### Directions for this task
Nothing in the records should change; write them all out again.

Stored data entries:
----
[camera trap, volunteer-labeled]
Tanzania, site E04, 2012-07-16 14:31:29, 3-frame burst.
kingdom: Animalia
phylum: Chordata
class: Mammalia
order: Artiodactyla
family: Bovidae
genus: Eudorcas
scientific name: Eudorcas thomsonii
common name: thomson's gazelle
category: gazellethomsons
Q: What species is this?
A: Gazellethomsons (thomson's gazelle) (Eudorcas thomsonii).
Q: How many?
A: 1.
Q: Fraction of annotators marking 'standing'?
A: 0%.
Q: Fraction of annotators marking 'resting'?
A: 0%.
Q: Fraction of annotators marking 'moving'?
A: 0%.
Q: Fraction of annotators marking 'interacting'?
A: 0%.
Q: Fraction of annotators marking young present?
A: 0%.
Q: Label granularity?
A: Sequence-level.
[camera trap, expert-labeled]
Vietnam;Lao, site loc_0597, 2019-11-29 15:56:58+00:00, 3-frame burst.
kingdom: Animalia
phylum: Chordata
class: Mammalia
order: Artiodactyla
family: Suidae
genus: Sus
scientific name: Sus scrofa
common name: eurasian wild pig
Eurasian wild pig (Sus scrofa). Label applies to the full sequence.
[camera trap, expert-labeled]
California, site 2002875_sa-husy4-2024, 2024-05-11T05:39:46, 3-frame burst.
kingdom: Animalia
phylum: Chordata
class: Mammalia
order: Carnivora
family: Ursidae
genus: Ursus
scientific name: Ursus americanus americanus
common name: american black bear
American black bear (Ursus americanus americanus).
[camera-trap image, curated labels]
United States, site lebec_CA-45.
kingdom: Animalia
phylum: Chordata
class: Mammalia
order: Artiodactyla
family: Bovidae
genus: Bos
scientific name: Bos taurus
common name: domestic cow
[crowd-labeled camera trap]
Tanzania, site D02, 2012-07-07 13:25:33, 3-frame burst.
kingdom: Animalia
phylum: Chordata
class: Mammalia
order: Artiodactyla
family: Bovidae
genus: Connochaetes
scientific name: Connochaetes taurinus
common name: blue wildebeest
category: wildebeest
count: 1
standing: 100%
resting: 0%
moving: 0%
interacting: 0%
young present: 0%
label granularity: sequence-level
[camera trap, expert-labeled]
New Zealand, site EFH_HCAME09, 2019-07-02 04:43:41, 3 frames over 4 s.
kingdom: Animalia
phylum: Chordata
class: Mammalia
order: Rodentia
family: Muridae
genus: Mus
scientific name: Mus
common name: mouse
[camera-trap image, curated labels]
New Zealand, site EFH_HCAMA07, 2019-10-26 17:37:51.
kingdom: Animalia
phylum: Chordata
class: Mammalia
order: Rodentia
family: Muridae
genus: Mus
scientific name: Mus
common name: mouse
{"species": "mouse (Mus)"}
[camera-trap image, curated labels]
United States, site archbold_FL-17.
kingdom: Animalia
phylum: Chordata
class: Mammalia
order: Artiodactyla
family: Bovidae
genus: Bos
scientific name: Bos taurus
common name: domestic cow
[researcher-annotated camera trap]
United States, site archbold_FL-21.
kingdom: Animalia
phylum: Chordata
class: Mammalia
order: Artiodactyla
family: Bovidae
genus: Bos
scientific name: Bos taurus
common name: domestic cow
----
### Result for this exercise
[camera trap, volunteer-labeled]
Tanzania, site E04, 2012-07-16 14:31:29, 3-frame burst.
kingdom: Animalia
phylum: Chordata
class: Mammalia
order: Artiodactyla
family: Bovidae
genus: Eudorcas
scientific name: Eudorcas thomsonii
common name: thomson's gazelle
category: gazellethomsons
Q: What species is this?
A: Gazellethomsons (thomson's gazelle) (Eudorcas thomsonii).
Q: How many?
A: 1.
Q: Fraction of annotators marking 'standing'?
A: 0%.
Q: Fraction of annotators marking 'resting'?
A: 0%.
Q: Fraction of annotators marking 'moving'?
A: 0%.
Q: Fraction of annotators marking 'interacting'?
A: 0%.
Q: Fraction of annotators marking young present?
A: 0%.
Q: Label granularity?
A: Sequence-level.
[camera trap, expert-labeled]
Vietnam;Lao, site loc_0597, 2019-11-29 15:56:58+00:00, 3-frame burst.
kingdom: Animalia
phylum: Chordata
class: Mammalia
order: Artiodactyla
family: Suidae
genus: Sus
scientific name: Sus scrofa
common name: eurasian wild pig
Eurasian wild pig (Sus scrofa). Label applies to the full sequence.
[camera trap, expert-labeled]
California, site 2002875_sa-husy4-2024, 2024-05-11T05:39:46, 3-frame burst.
kingdom: Animalia
phylum: Chordata
class: Mammalia
order: Carnivora
family: Ursidae
genus: Ursus
scientific name: Ursus americanus americanus
common name: american black bear
American black bear (Ursus americanus americanus).
[camera-trap image, curated labels]
United States, site lebec_CA-45.
kingdom: Animalia
phylum: Chordata
class: Mammalia
order: Artiodactyla
family: Bovidae
genus: Bos
scientific name: Bos taurus
common name: domestic cow
[crowd-labeled camera trap]
Tanzania, site D02, 2012-07-07 13:25:33, 3-frame burst.
kingdom: Animalia
phylum: Chordata
class: Mammalia
order: Artiodactyla
family: Bovidae
genus: Connochaetes
scientific name: Connochaetes taurinus
common name: blue wildebeest
category: wildebeest
count: 1
standing: 100%
resting: 0%
moving: 0%
interacting: 0%
young present: 0%
label granularity: sequence-level
[camera trap, expert-labeled]
New Zealand, site EFH_HCAME09, 2019-07-02 04:43:41, 3 frames over 4 s.
kingdom: Animalia
phylum: Chordata
class: Mammalia
order: Rodentia
family: Muridae
genus: Mus
scientific name: Mus
common name: mouse
[camera-trap image, curated labels]
New Zealand, site EFH_HCAMA07, 2019-10-26 17:37:51.
kingdom: Animalia
phylum: Chordata
class: Mammalia
order: Rodentia
family: Muridae
genus: Mus
scientific name: Mus
common name: mouse
{"species": "mouse (Mus)"}
[camera-trap image, curated labels]
United States, site archbold_FL-17.
kingdom: Animalia
phylum: Chordata
class: Mammalia
order: Artiodactyla
family: Bovidae
genus: Bos
scientific name: Bos taurus
common name: domestic cow
[researcher-annotated camera trap]
United States, site archbold_FL-21.
kingdom: Animalia
phylum: Chordata
class: Mammalia
order: Artiodactyla
family: Bovidae
genus: Bos
scientific name: Bos taurus
common name: domestic cow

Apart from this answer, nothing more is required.